- _Task instructions_: Reproduce the records below word for word, including every answer, but leave out the pictures.
-- START --
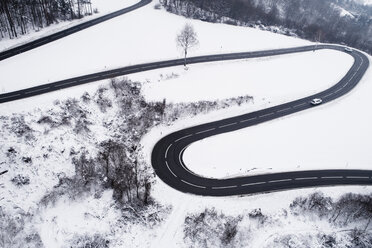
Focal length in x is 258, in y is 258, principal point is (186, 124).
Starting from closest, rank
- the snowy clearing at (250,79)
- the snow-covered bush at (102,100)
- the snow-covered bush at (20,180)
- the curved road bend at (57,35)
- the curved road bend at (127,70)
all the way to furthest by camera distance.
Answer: the snow-covered bush at (20,180)
the curved road bend at (127,70)
the snow-covered bush at (102,100)
the snowy clearing at (250,79)
the curved road bend at (57,35)

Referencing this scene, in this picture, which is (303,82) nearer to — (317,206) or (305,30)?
(317,206)

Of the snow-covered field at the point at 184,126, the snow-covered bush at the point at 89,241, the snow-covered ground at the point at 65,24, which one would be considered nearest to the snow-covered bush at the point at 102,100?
the snow-covered field at the point at 184,126

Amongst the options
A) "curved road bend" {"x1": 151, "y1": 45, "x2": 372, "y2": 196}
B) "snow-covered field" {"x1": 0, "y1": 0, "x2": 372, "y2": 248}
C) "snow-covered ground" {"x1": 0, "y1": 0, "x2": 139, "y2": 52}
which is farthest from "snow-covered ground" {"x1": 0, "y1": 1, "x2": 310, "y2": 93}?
"curved road bend" {"x1": 151, "y1": 45, "x2": 372, "y2": 196}

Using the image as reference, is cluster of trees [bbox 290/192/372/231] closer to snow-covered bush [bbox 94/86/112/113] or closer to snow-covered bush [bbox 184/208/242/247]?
snow-covered bush [bbox 184/208/242/247]

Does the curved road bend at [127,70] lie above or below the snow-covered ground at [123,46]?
below

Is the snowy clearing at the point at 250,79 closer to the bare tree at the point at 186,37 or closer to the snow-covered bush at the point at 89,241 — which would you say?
the bare tree at the point at 186,37
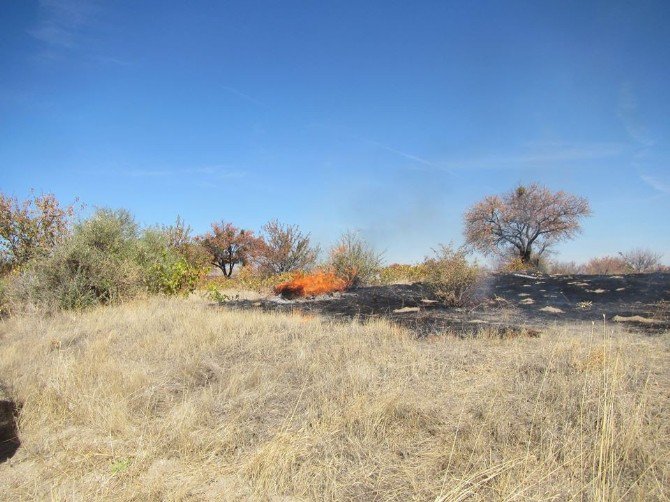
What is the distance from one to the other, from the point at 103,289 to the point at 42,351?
5145 millimetres

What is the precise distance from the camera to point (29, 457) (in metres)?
3.87

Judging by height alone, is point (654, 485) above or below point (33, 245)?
below

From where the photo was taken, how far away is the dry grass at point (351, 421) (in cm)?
296

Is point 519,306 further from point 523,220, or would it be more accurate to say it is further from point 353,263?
point 523,220

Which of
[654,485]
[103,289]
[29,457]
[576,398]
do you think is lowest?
[29,457]

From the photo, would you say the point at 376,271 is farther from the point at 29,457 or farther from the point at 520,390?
the point at 29,457

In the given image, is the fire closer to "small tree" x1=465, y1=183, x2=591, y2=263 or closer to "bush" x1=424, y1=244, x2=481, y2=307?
"bush" x1=424, y1=244, x2=481, y2=307

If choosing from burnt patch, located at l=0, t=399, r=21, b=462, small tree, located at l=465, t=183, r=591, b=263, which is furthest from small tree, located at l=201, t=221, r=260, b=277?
burnt patch, located at l=0, t=399, r=21, b=462

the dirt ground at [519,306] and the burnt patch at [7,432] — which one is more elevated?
the dirt ground at [519,306]

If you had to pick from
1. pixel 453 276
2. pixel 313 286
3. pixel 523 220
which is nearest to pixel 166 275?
pixel 313 286

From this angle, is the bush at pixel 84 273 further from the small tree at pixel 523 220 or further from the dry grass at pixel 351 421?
the small tree at pixel 523 220

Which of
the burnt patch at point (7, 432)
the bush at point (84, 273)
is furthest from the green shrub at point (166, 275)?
the burnt patch at point (7, 432)

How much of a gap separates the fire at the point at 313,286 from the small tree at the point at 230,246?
23.2 metres

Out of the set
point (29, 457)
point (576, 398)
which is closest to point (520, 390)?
point (576, 398)
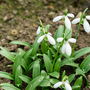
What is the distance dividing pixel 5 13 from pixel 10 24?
40 cm

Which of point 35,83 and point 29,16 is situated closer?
point 35,83

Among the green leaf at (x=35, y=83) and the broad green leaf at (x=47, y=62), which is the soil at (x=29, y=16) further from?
the green leaf at (x=35, y=83)

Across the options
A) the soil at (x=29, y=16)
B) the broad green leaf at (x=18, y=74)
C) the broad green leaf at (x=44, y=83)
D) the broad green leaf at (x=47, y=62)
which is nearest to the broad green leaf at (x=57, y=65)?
the broad green leaf at (x=47, y=62)

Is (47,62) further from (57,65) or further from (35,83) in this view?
(35,83)

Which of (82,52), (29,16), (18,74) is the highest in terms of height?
(29,16)

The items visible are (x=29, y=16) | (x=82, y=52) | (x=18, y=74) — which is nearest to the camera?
(x=18, y=74)

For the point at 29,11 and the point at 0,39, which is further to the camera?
the point at 29,11

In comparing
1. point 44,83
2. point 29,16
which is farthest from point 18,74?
point 29,16

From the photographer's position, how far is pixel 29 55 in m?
2.75

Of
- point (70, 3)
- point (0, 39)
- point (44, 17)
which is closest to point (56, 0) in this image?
point (70, 3)

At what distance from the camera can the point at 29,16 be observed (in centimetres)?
393

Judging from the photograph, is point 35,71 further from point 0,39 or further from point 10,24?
point 10,24

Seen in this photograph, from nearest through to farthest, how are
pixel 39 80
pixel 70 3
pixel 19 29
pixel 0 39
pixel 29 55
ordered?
1. pixel 39 80
2. pixel 29 55
3. pixel 0 39
4. pixel 19 29
5. pixel 70 3

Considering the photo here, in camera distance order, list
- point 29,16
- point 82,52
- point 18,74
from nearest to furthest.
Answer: point 18,74 < point 82,52 < point 29,16
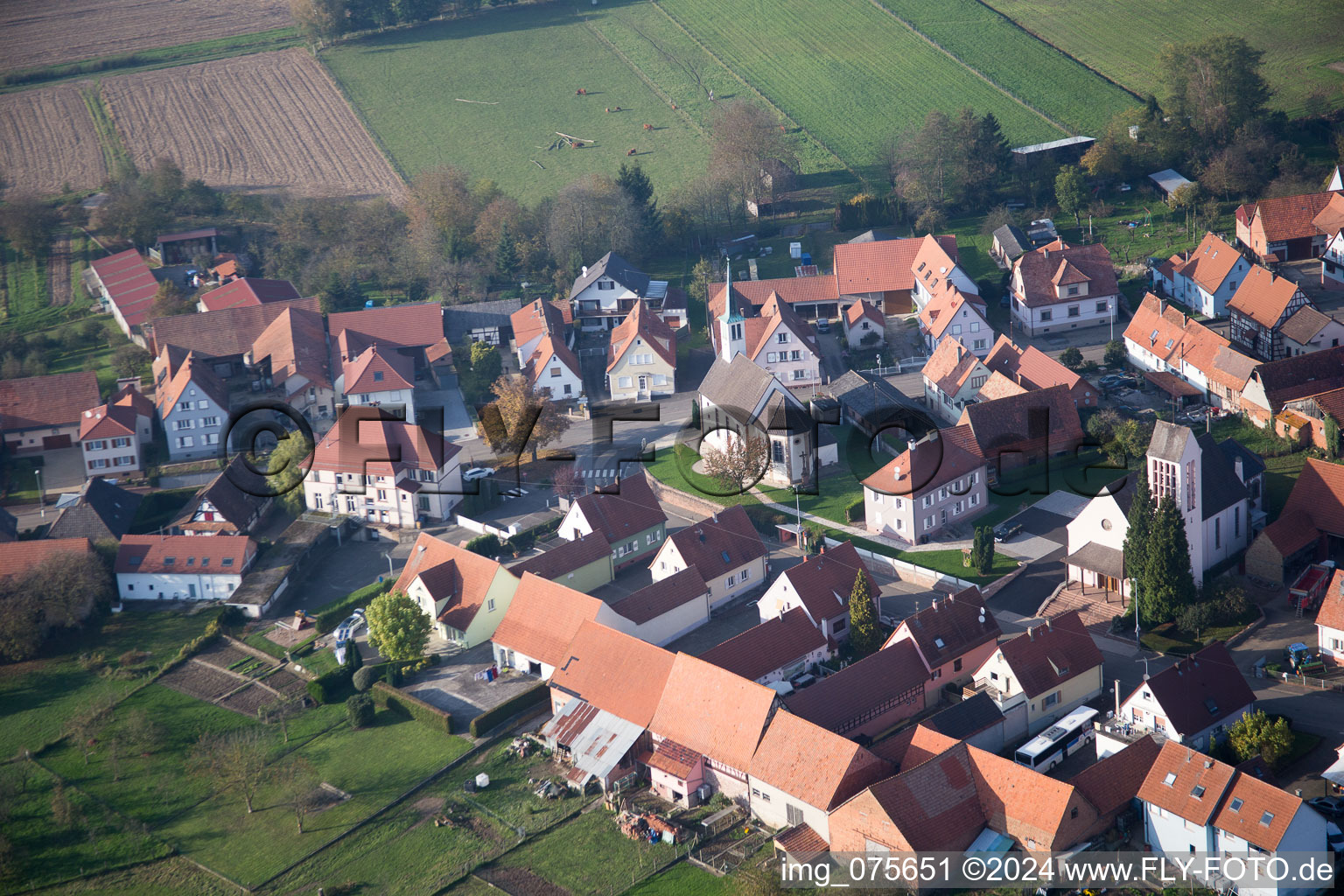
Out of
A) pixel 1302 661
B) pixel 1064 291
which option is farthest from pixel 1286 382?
pixel 1302 661

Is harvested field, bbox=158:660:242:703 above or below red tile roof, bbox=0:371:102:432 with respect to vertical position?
below

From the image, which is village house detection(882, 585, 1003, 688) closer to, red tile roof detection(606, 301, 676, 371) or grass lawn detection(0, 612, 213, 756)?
red tile roof detection(606, 301, 676, 371)

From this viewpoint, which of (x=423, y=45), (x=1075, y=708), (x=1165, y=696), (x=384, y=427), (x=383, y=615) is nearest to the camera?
(x=1165, y=696)

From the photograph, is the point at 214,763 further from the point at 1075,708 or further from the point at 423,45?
the point at 423,45

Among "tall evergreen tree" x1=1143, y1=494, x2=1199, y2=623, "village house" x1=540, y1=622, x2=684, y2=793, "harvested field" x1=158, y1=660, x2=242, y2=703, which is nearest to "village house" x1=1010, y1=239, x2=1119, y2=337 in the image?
"tall evergreen tree" x1=1143, y1=494, x2=1199, y2=623

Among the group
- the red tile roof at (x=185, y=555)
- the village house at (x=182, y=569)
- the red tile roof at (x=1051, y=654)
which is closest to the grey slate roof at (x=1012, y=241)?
the red tile roof at (x=1051, y=654)

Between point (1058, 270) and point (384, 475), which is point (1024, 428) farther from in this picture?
point (384, 475)

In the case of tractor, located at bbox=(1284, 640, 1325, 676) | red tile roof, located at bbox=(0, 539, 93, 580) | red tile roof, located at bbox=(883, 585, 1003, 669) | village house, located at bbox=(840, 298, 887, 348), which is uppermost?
village house, located at bbox=(840, 298, 887, 348)

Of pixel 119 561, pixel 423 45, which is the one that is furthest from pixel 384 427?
pixel 423 45
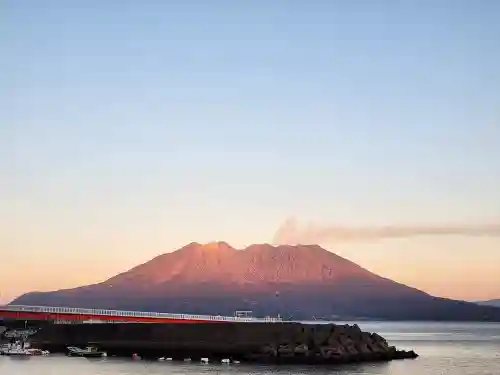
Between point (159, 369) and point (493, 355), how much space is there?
-- END --
- _Solution for this problem_:
Focal length in x is 258, in y is 258, principal point is (186, 124).
Starting from closest, rank
- the snowy clearing at (250,79)
- the snow-covered bush at (102,100)
- the snow-covered bush at (20,180)
- the curved road bend at (57,35)
- the curved road bend at (127,70)
all the way to furthest by camera distance.
Answer: the snow-covered bush at (20,180)
the curved road bend at (127,70)
the snow-covered bush at (102,100)
the snowy clearing at (250,79)
the curved road bend at (57,35)

Referencing this scene, in this picture, which is (303,82) nearer to — (317,206) or (305,30)?
(317,206)

Of the snow-covered field at the point at 184,126, the snow-covered bush at the point at 89,241, the snow-covered ground at the point at 65,24, which one would be considered nearest to the snow-covered bush at the point at 102,100?
the snow-covered field at the point at 184,126

Amongst the options
A) "curved road bend" {"x1": 151, "y1": 45, "x2": 372, "y2": 196}
B) "snow-covered field" {"x1": 0, "y1": 0, "x2": 372, "y2": 248}
C) "snow-covered ground" {"x1": 0, "y1": 0, "x2": 139, "y2": 52}
which is farthest from "snow-covered ground" {"x1": 0, "y1": 1, "x2": 310, "y2": 93}?
"curved road bend" {"x1": 151, "y1": 45, "x2": 372, "y2": 196}

Using the image as reference, is cluster of trees [bbox 290/192/372/231] closer to snow-covered bush [bbox 94/86/112/113] or closer to snow-covered bush [bbox 184/208/242/247]?
snow-covered bush [bbox 184/208/242/247]

Does the curved road bend at [127,70] lie above or below the snow-covered ground at [123,46]?
below

Is the snowy clearing at the point at 250,79 closer to the bare tree at the point at 186,37 or closer to the snow-covered bush at the point at 89,241 — which would you say?
the bare tree at the point at 186,37
What is the distance from one to the other, from the point at 103,289 to the point at 42,351?
5145 millimetres

What is the precise distance from the camera to point (29, 457) (in metres)?
3.87

Judging by height alone, is point (654, 485) above or below point (33, 245)?
below

From where the photo was taken, how far away is the dry grass at point (351, 421) (in cm)?
296

Is point 519,306 further from point 523,220, or would it be more accurate to say it is further from point 353,263?
point 523,220

Which of
[654,485]
[103,289]
[29,457]
[576,398]
do you think is lowest?
[29,457]

From the photo, would you say the point at 376,271 is farther from the point at 29,457 or farther from the point at 520,390?
the point at 29,457

In the given image, is the fire closer to "small tree" x1=465, y1=183, x2=591, y2=263 or closer to "bush" x1=424, y1=244, x2=481, y2=307?
"bush" x1=424, y1=244, x2=481, y2=307

If choosing from burnt patch, located at l=0, t=399, r=21, b=462, small tree, located at l=465, t=183, r=591, b=263, which is furthest from small tree, located at l=201, t=221, r=260, b=277?
burnt patch, located at l=0, t=399, r=21, b=462

the dirt ground at [519,306] and the burnt patch at [7,432] — which one is more elevated?
the dirt ground at [519,306]

If you had to pick from
1. pixel 453 276
2. pixel 313 286
3. pixel 523 220
which is nearest to pixel 166 275?
pixel 313 286

From this angle, is the bush at pixel 84 273 further from the small tree at pixel 523 220 or further from the dry grass at pixel 351 421?
the small tree at pixel 523 220

Which of
the burnt patch at point (7, 432)
the bush at point (84, 273)
is furthest from the green shrub at point (166, 275)?
the burnt patch at point (7, 432)

How much of a gap separates the fire at the point at 313,286 from the small tree at the point at 230,246?
23.2 metres

Out of the set
point (29, 457)
point (576, 398)
which is closest to point (520, 390)?
point (576, 398)
What is the distance dividing pixel 5 13 from pixel 10 24?
40 cm

Which of point 35,83 and point 29,16 is situated closer?
point 35,83

Among the green leaf at (x=35, y=83) and the broad green leaf at (x=47, y=62), which is the soil at (x=29, y=16) further from?
the green leaf at (x=35, y=83)

Across the options
A) the soil at (x=29, y=16)
B) the broad green leaf at (x=18, y=74)
C) the broad green leaf at (x=44, y=83)
D) the broad green leaf at (x=47, y=62)
which is nearest to the broad green leaf at (x=57, y=65)?
the broad green leaf at (x=47, y=62)

Is (47,62) further from (57,65) or further from (35,83) in this view?
(35,83)

Which of (82,52), (29,16), (18,74) is the highest in terms of height?
(29,16)

The items visible are (x=29, y=16) | (x=82, y=52) | (x=18, y=74) — which is nearest to the camera?
(x=18, y=74)

For the point at 29,11 and the point at 0,39, which is further to the camera?
the point at 29,11

In comparing
1. point 44,83
2. point 29,16
which is farthest from point 18,74?
point 29,16

From the photographer's position, how far is pixel 29 55 in m?
2.75

Of
- point (70, 3)
- point (0, 39)
- point (44, 17)
which is closest to point (56, 0) in this image?
point (70, 3)

At what distance from the camera can the point at 29,16 be observed (in centimetres)?
393

Judging from the photograph, is point 35,71 further from point 0,39 or further from point 10,24?
point 10,24

Seen in this photograph, from nearest through to farthest, how are
pixel 39 80
pixel 70 3
pixel 19 29
pixel 0 39
pixel 29 55
ordered?
1. pixel 39 80
2. pixel 29 55
3. pixel 0 39
4. pixel 19 29
5. pixel 70 3

Considering the photo here, in camera distance order, list
- point 29,16
- point 82,52
- point 18,74
from nearest to furthest.
Answer: point 18,74 < point 82,52 < point 29,16
Out of
A) pixel 1302 661
B) pixel 1064 291
which option is farthest from pixel 1286 382?
pixel 1302 661

Is harvested field, bbox=158:660:242:703 above or below red tile roof, bbox=0:371:102:432 with respect to vertical position?
below

From the image, which is village house detection(882, 585, 1003, 688) closer to, red tile roof detection(606, 301, 676, 371) or grass lawn detection(0, 612, 213, 756)?
red tile roof detection(606, 301, 676, 371)

From this viewpoint, which of (x=423, y=45), (x=1075, y=708), (x=1165, y=696), (x=384, y=427), (x=383, y=615) is nearest to the camera?
(x=1165, y=696)

From the photograph, is the point at 214,763 further from the point at 1075,708 or further from the point at 423,45?
the point at 423,45

Among "tall evergreen tree" x1=1143, y1=494, x2=1199, y2=623, "village house" x1=540, y1=622, x2=684, y2=793, "harvested field" x1=158, y1=660, x2=242, y2=703, which is nearest to "village house" x1=1010, y1=239, x2=1119, y2=337 in the image?
"tall evergreen tree" x1=1143, y1=494, x2=1199, y2=623

Among the group
- the red tile roof at (x=185, y=555)
- the village house at (x=182, y=569)
- the red tile roof at (x=1051, y=654)
which is closest to the grey slate roof at (x=1012, y=241)?
the red tile roof at (x=1051, y=654)

Between point (1058, 270) and point (384, 475), which is point (1024, 428) farther from in this picture?
point (384, 475)

In the case of tractor, located at bbox=(1284, 640, 1325, 676) | red tile roof, located at bbox=(0, 539, 93, 580) | red tile roof, located at bbox=(883, 585, 1003, 669) | village house, located at bbox=(840, 298, 887, 348), which is uppermost?
village house, located at bbox=(840, 298, 887, 348)

Of pixel 119 561, pixel 423 45, which is the one that is furthest from pixel 384 427?
pixel 423 45
Between point (159, 369) and point (493, 355), how much space is there?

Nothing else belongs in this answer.